Tuttavia l’impatto va oltre il singolo caso: l’inottemperanza sistemica può creare precedenti politici, incoraggiando altri Stati ad adottare comportamenti analoghi.

c) Conseguenze politiche e diplomatiche

Il Consiglio d’Europa dispone di alcuni strumenti, tra cui:

  • Risoluzioni e pressioni politiche del Comitato dei Ministri
  • Procedure rafforzate di supervisione dell’esecuzione
  • Possibile sospensione dello Stato dai diritti di voto
  • Espulsione dal Consiglio d’Europa nei casi estremi

Sono misure rare e gravose, che però tornano al centro del dibattito nelle situazioni più critiche.

d) Impatto sui sistemi giuridici nazionali

La mancata esecuzione può creare conflitti tra giudici interni e governo.

In alcuni ordinamenti, i tribunali costituzionali sono stati coinvolti per decidere sulla prevalenza della Convenzione rispetto al diritto nazionale.

Ciò genera incertezza giuridica e disallineamento con gli standard europei.

Il rischio di una frattura tra Europa occidentale ed orientale

La geografia della disapplicazione non è casuale.

Alcuni Stati dell’Europa orientale stanno assumendo atteggiamenti sempre più critici verso la Corte EDU, con giustificazioni fondate su sovranità, identità nazionale e sicurezza.

Il rischio è la creazione di un’Europa a due velocità nella tutela dei diritti fondamentali.

Molti degli Stati oggi più restii a eseguire le sentenze sono gli stessi che promuovono modelli di gestione restrittiva ai confini, come il caso delle frontiere in Polonia.

Perché la Corte EDU rimane essenziale

Nonostante le criticità, la Corte resta uno degli strumenti più avanzati di tutela multilivello nel mondo.

Garantisce:

  • un controllo esterno e imparziale sulle violazioni statali
  • l’armonizzazione dei diritti fondamentali
  • la protezione delle minoranze e dei gruppi vulnerabili
  • un remedium ultimum in caso di fallimento dei sistemi giudiziari nazionali

Il sistema potrebbe sopravvivere solo se gli Stati mantengono l’impegno politico e giuridico all’esecuzione delle sentenze.

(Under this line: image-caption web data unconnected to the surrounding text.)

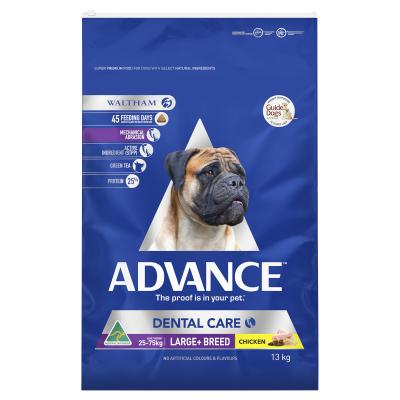Advance Dental Large Breed Chicken Adult Dry Dog Food 13kg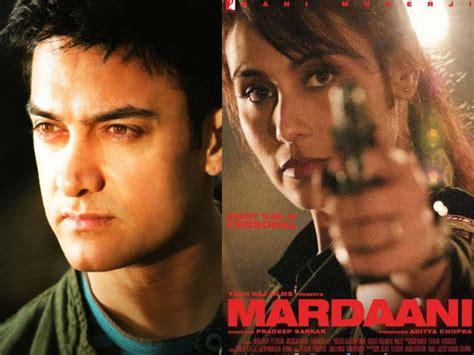 film india lama aamir khan aamir khan kids should not watch mardaani movie filmibeat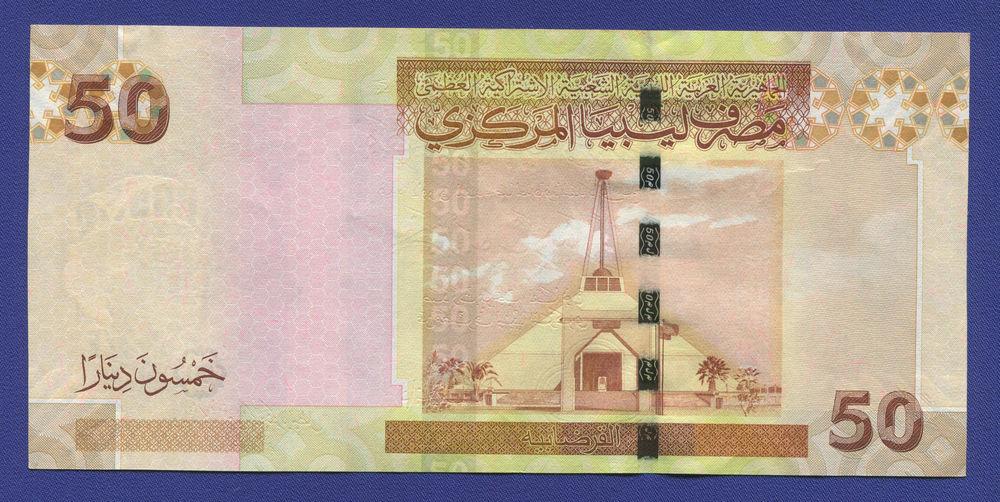 Ливия 50 динаров 2008 aUNC - 1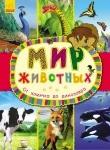 Мир животных: От хомячка до динозавра (р)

Cosa dovrebbe fare l’Unione Europea

L’UE non coincide con il Consiglio d’Europa, ma la questione riguarda direttamente Bruxelles, perché l’inottemperanza alle sentenze della Corte EDU spesso si accompagna a violazioni dei principi dell’articolo 2 TUE.

L’UE potrebbe rafforzare:

  • clausole di condizionalità nei fondi europei
  • procedure di infrazione in caso di violazione grave e sistematica
  • meccanismi di monitoraggio congiunti con il Consiglio d’Europa
  • cooperazione con la Corte di Giustizia dell’UE per evitare sovrapposizioni

Conclusioni

Ignorare le sentenze della Corte EDU non è un atto isolato o simbolico: produce effetti immediati sulla tutela dei diritti fondamentali, indebolisce lo Stato di diritto e apre la strada a un progressivo svuotamento del sistema europeo di protezione.

La sfida è profondamente politica e richiede la collaborazione di Consiglio d’Europa, Unione Europea, società civile e corti nazionali.

Solo un impegno congiunto potrà evitare che l’autorità della Corte venga erosa, preservando un patrimonio di garanzie costruito in oltre settant’anni di storia europea.